Exercise requirements – Substitute "picture" for "photograph" everywhere in the listing, and leave every other part of the listing unchanged. Leave the pictures out of your answer.

Scene-based reasoning records –
========================

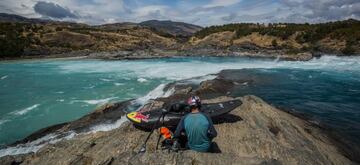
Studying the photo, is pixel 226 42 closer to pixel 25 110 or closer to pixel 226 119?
pixel 25 110

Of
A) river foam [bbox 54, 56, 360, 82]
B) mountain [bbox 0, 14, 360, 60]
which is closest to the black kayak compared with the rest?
river foam [bbox 54, 56, 360, 82]

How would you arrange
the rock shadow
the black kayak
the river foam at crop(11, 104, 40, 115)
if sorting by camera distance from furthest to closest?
the river foam at crop(11, 104, 40, 115) < the rock shadow < the black kayak

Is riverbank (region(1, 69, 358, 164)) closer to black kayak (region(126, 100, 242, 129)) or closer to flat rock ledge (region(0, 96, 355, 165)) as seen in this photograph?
flat rock ledge (region(0, 96, 355, 165))

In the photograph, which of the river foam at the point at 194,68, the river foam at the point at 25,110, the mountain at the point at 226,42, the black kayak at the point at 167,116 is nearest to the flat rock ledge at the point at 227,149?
the black kayak at the point at 167,116

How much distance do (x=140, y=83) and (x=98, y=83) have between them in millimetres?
4901

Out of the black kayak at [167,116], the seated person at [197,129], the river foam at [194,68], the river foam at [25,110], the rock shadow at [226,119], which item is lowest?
the river foam at [25,110]

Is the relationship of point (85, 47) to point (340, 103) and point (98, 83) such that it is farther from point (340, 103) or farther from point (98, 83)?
point (340, 103)

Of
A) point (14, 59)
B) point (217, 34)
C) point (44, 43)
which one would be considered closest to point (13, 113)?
point (14, 59)

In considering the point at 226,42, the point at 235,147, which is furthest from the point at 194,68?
the point at 226,42

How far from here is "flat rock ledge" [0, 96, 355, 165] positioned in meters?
5.41

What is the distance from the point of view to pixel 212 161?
17.1 feet

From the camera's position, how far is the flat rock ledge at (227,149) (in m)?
5.41

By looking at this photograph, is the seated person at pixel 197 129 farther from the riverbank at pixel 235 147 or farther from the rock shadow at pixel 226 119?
the rock shadow at pixel 226 119

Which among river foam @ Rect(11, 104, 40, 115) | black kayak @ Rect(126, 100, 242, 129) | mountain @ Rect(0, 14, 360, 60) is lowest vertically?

========================

Task output –
Studying the photo, is pixel 226 42 closer to pixel 25 110 or closer to pixel 226 119?
pixel 25 110

Of
A) river foam [bbox 54, 56, 360, 82]
B) mountain [bbox 0, 14, 360, 60]
which is closest to the black kayak compared with the rest?
river foam [bbox 54, 56, 360, 82]

How would you arrange
the rock shadow
the black kayak
the river foam at crop(11, 104, 40, 115)
if sorting by camera distance from furthest to closest?
the river foam at crop(11, 104, 40, 115) < the rock shadow < the black kayak

Is riverbank (region(1, 69, 358, 164)) closer to black kayak (region(126, 100, 242, 129)) or closer to flat rock ledge (region(0, 96, 355, 165)) as seen in this picture?
flat rock ledge (region(0, 96, 355, 165))

In the picture, which of the river foam at the point at 194,68, the river foam at the point at 25,110, the mountain at the point at 226,42, the black kayak at the point at 167,116 is nearest to the flat rock ledge at the point at 227,149?
the black kayak at the point at 167,116

How much distance do (x=140, y=83) and (x=98, y=83) have between them in millimetres?
4901

Out of the black kayak at [167,116], the seated person at [197,129], the river foam at [194,68], the river foam at [25,110], the rock shadow at [226,119], which item is lowest?
the river foam at [25,110]

Is the relationship of point (85, 47) to point (340, 103) and point (98, 83) such that it is farther from point (340, 103) or farther from point (98, 83)?
point (340, 103)

Of
A) point (14, 59)
B) point (217, 34)
C) point (44, 43)
which one would be considered closest to point (13, 113)?
point (14, 59)

In considering the point at 226,42, the point at 235,147, which is furthest from the point at 194,68?
the point at 226,42

How far from here is "flat rock ledge" [0, 96, 355, 165] positioned in meters?
5.41

What is the distance from the point of view to pixel 212 161?
17.1 feet

From the camera's position, how far is the flat rock ledge at (227,149) (in m)?
5.41

By looking at this picture, is the seated person at pixel 197 129 farther from the riverbank at pixel 235 147 or farther from the rock shadow at pixel 226 119?
the rock shadow at pixel 226 119

Which among river foam @ Rect(11, 104, 40, 115) | black kayak @ Rect(126, 100, 242, 129) | mountain @ Rect(0, 14, 360, 60) is lowest vertically?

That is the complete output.